____ Texte fourni
Calais, Pas-de-Calais
Puisque je vois que tout le monde est réveillé[2], j'en profite pour signaler une petite pétition, à mon avis insuffisamment médiatisée : celle lancée par Robert Hue et Jean-Pierre Chevènement pour demander la tenue d'un référendum sur la monnaie unique. C'est vrai que le Parti communiste n'est plus ce qu'il était, que Jean-Pierre Chevènement ne représente que lui-même « et encore » ; il n'empêche qu'ils rejoignent un vœu majoritaire, et que Jacques Chirac avait promis ce référendum. Ce qui, techniquement et à l'heure où je parle, fait de lui un menteur.
________
____ Données étudiées
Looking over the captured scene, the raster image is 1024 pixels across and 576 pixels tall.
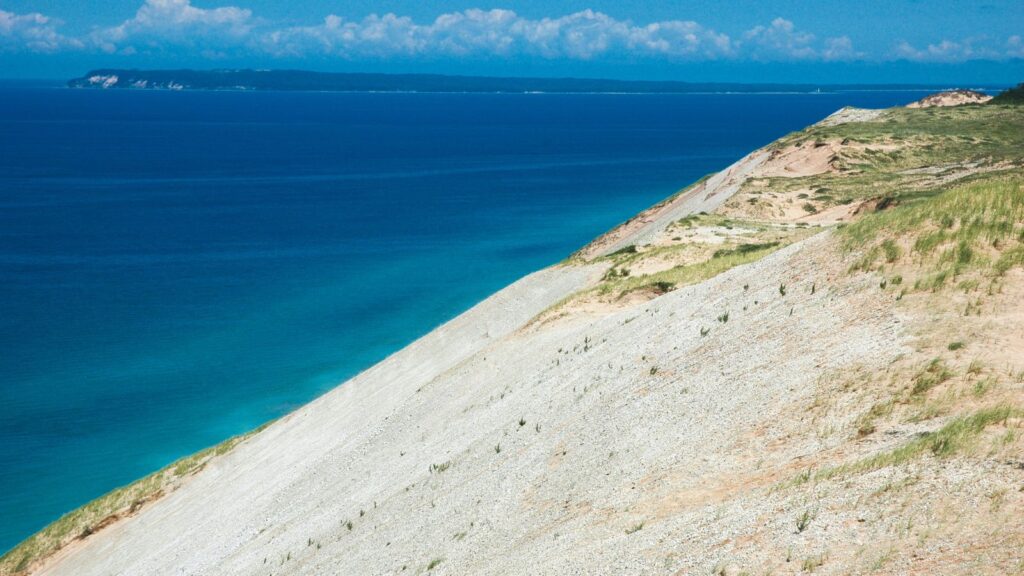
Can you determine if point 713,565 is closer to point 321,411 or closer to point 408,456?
point 408,456

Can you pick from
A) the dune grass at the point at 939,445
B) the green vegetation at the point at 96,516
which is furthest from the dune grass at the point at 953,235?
the green vegetation at the point at 96,516

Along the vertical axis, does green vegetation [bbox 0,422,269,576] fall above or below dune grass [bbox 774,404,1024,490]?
below

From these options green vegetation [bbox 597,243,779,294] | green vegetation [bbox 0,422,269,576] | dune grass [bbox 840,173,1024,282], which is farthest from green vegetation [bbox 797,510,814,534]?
green vegetation [bbox 0,422,269,576]

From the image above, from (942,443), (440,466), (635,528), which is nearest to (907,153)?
(440,466)

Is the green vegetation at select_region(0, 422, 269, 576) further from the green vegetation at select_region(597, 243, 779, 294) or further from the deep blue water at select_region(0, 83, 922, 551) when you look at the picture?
the green vegetation at select_region(597, 243, 779, 294)

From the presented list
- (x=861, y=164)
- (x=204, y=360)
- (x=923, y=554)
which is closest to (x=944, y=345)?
(x=923, y=554)

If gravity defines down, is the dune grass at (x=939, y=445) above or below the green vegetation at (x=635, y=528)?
above

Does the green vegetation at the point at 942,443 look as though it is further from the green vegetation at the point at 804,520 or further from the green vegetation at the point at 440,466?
the green vegetation at the point at 440,466
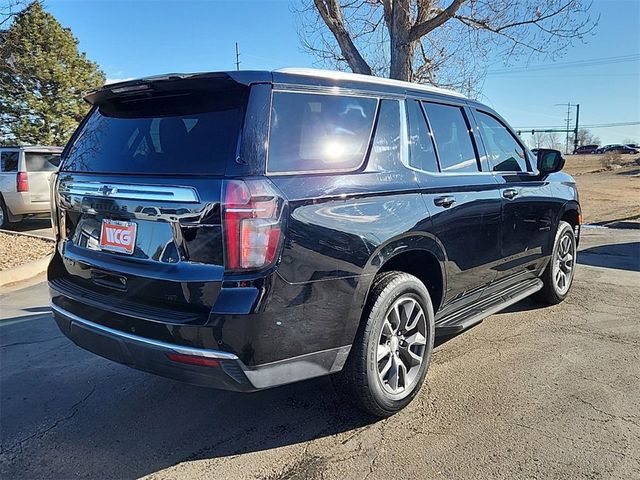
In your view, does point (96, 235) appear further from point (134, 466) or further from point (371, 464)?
point (371, 464)

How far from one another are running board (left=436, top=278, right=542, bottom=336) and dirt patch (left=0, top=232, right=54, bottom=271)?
598cm

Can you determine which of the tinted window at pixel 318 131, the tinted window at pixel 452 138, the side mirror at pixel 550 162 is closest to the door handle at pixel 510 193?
the tinted window at pixel 452 138

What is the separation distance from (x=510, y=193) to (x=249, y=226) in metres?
2.63

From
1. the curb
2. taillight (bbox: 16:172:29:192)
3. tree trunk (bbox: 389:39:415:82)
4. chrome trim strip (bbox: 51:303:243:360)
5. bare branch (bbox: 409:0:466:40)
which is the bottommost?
the curb

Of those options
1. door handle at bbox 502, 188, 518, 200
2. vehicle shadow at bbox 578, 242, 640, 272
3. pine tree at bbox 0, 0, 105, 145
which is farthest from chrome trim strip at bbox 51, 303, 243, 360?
pine tree at bbox 0, 0, 105, 145

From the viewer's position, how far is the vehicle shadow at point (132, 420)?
8.99 feet

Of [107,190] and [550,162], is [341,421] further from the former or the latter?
[550,162]

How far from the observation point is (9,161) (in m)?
11.0

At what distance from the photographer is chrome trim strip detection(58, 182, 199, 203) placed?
2.44 meters

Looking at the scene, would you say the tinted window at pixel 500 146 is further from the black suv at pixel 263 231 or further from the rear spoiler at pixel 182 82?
the rear spoiler at pixel 182 82

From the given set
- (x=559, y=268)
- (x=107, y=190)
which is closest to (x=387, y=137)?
(x=107, y=190)

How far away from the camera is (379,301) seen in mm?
2895

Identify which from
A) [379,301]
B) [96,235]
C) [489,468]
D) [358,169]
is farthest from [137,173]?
[489,468]

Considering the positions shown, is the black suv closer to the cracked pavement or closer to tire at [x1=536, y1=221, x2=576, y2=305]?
the cracked pavement
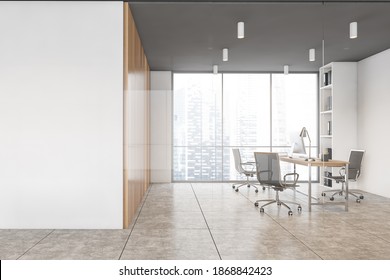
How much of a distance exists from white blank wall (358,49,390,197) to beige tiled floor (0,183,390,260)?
1.27 ft

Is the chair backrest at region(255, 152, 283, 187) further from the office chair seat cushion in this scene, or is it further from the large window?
the office chair seat cushion

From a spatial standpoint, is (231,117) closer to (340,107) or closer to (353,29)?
(340,107)

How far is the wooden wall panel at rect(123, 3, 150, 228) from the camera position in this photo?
5230 millimetres

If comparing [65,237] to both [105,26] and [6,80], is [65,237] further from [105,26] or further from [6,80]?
[105,26]

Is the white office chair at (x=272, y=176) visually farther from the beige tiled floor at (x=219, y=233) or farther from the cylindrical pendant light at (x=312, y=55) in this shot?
the cylindrical pendant light at (x=312, y=55)

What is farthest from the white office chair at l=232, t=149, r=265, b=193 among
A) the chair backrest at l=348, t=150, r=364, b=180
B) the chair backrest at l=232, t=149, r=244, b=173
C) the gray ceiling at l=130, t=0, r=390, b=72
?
the chair backrest at l=348, t=150, r=364, b=180

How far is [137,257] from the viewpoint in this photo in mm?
4008

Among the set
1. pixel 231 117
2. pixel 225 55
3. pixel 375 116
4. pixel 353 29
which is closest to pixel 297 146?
pixel 231 117

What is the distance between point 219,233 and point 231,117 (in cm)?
161

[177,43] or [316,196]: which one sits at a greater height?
[177,43]

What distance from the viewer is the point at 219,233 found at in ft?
16.1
________
Les tâches
(a) Dites si chacune de ces affirmations correspond au texte sur la pétition, en répondant oui ou non et en citant mot pour mot le passage qui tranche : (i) la pétition a été lancée par Robert Hue et Jean-Pierre Chevènement ; (ii) le texte trouve que la pétition a reçu beaucoup d'attention dans les médias ; (iii) Jacques Chirac avait promis ce référendum.
(b) Écrivez la suite du texte sur la pétition, en reprenant juste après sa dernière phrase.
Les entrées sont un contenu à part, sans lien avec le texte sur la pétition.

Réponses par tâche
(a)
(i) Oui : « celle lancée par Robert Hue et Jean-Pierre Chevènement »
(ii) Non : « à mon avis insuffisamment médiatisée »
(iii) Oui : « Jacques Chirac avait promis ce référendum »

(b)
Je n'ai pas l'impression de faire preuve d'une finesse d'analyse exceptionnelle en diagnostiquant que nous vivons dans un pays dont la population s'appauvrit, a la sensation qu'elle va s'appauvrir de plus en plus, et se montre en outre persuadée que tous ses malheurs viennent de la compétition économique internationale (simplement parce que la «compétition économique internationale», elle est en train de la perdre). L'Europe, il y a encore quelques années, tout le monde s'en foutait ; voilà bien un projet qui n'avait pas soulevé la moindre opposition, ni suscité le moindre enthousiasme ; aujourd'hui, disons que certains inconvénients sont apparus, et qu'on a plutôt le sentiment d'une hostilité croissante. Ce qui, après tout, serait déjà un argument en faveur d'un référendum. Je rappelle que le référendum de Maastricht en 1992 a bien failli ne pas se tenir (la palme historique du mépris revenant sans doute à Valéry Giscard d'Estaing, qui avait estimé le projet « trop complexe pour être soumis au vote »), et qu'une fois arraché il a bien failli se solder par un NON, alors que l'ensemble des hommes politiques et des médias responsables de ce pays appelaient à voter OUI.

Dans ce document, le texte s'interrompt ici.